Judy Garland's name is one which evokes great childhood memories – her performances and characters being those of Hollywood legend. However, unlike the energetic and adventurous Dorothy she portrayed in Wizard of Oz, with her sparkly red slippers skipping along the Yellow Brick Road, Judy Garland did not have an easy road throughout her childhood. She possessed a natural talent and was a rising star for MGM Studios but found herself in a world where she was manipulated and abused, growing up in front of a movie camera, being adored one minute and scolded the next. The studios controlled Judy, forcing her to take pills to help her sleep, make her wake, manage anxiety and curb her appetite, shaming her publicly for wanting to eat a burger and chips.
Renee Zellweger talking with Zoe Sheridan of WSFM Radio at the special screening of JUDY
The movie transports the audience back and forth between Judy Garland's childhood and the last few months before her death in 1969 at age 47. Far from the glamorous and privileged life many of us assume was enjoyed by such a popular star of that time, we watch as she tries to get herself out of the quagmire she's in, the sacrifices she makes for her family's wellbeing, the empty bank accounts, custody battles and booing crowds as she spirals out of control.
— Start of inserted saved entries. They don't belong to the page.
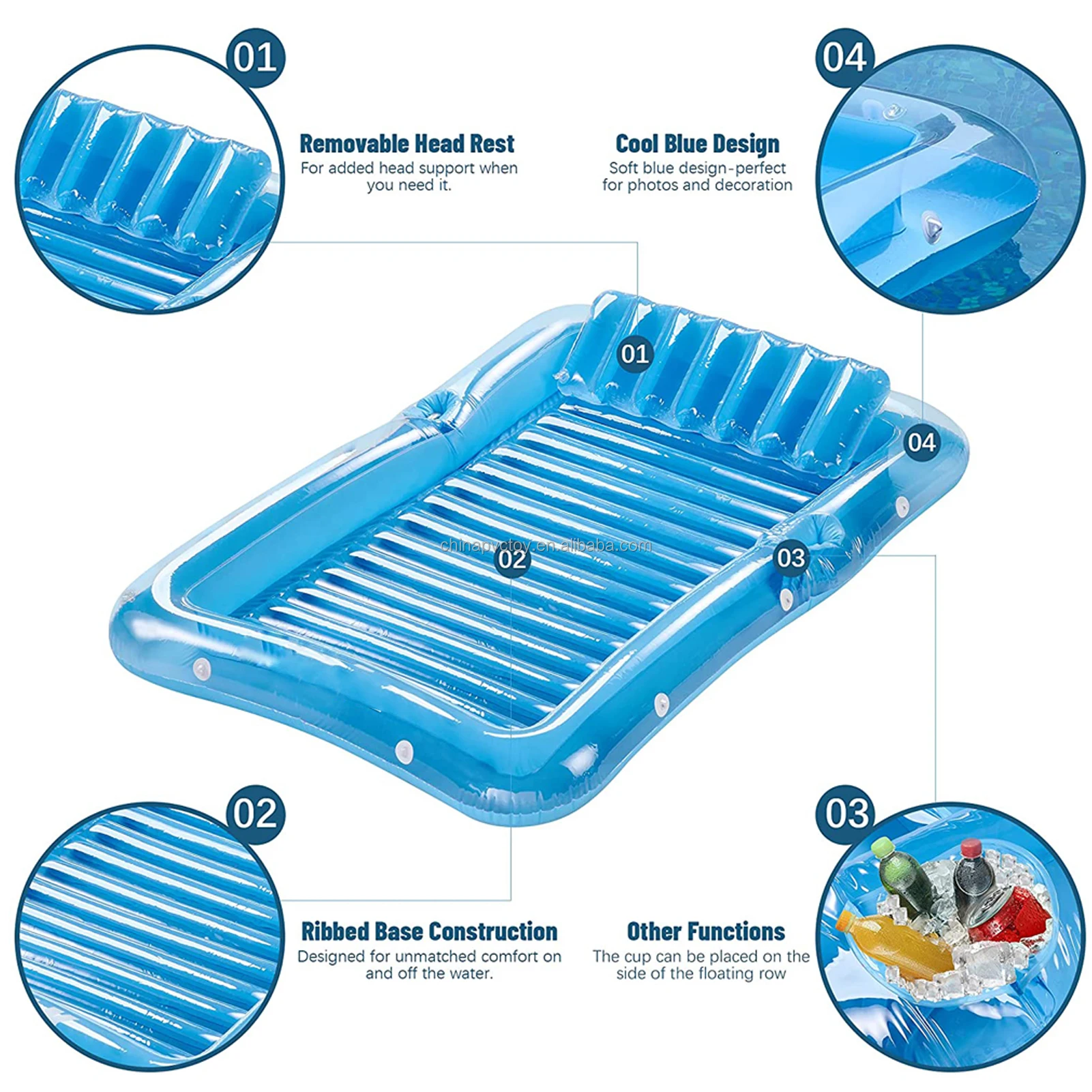 01

Removable Head Rest
For added head support when you need it.

04

Cool Blue Design
Soft blue design-perfect for photos and decoration

01

04

chinapvctoy.en.alibaba.com

02

03

02

Ribbed Base Construction
Designed for unmatched comfort on and off the water.

03

Other Functions
The cup can be placed on the side of the floating row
We learn of her addiction to medication and how this impacted on every aspect of her life, including her family and romantic relationships, and how her insecurity affected her ability to perform. With little support, we are left to wonder whether she ever had true friends or whether those who surrounded her were manipulative tormentors and opportunistic acquaintances.
Renee Zellweger, in the lead role, is stunningly transformed to play Judy Garland and her expressions, gestures, costumes and remarkable voice (both speaking and singing) are authentic and convincing. Supported by Rufus Sewell (as ex-husband Sidney Luft), Michael Gambon (as Bernard Delfont) and Jessie Buckley (as Rosalyn Wilder), we see Judy through the eyes of those who thought they knew her as a performer and person but learned that they knew her not at all. Tragic, tormented and complex.
Though the world will always be fascinated by Judy Garland's life and the circumstances surrounding her death, the film Judy explores and explains what her life was like behind the stage and what drove her to an early curtain call, giving the story a realistic and humanistic touch.
The movie received a standing ovation from the audience and is one I would recommend to anyone who appreciates and remembers the Golden Age of Hollywood and Judy Garland's contribution to that great cinematic era.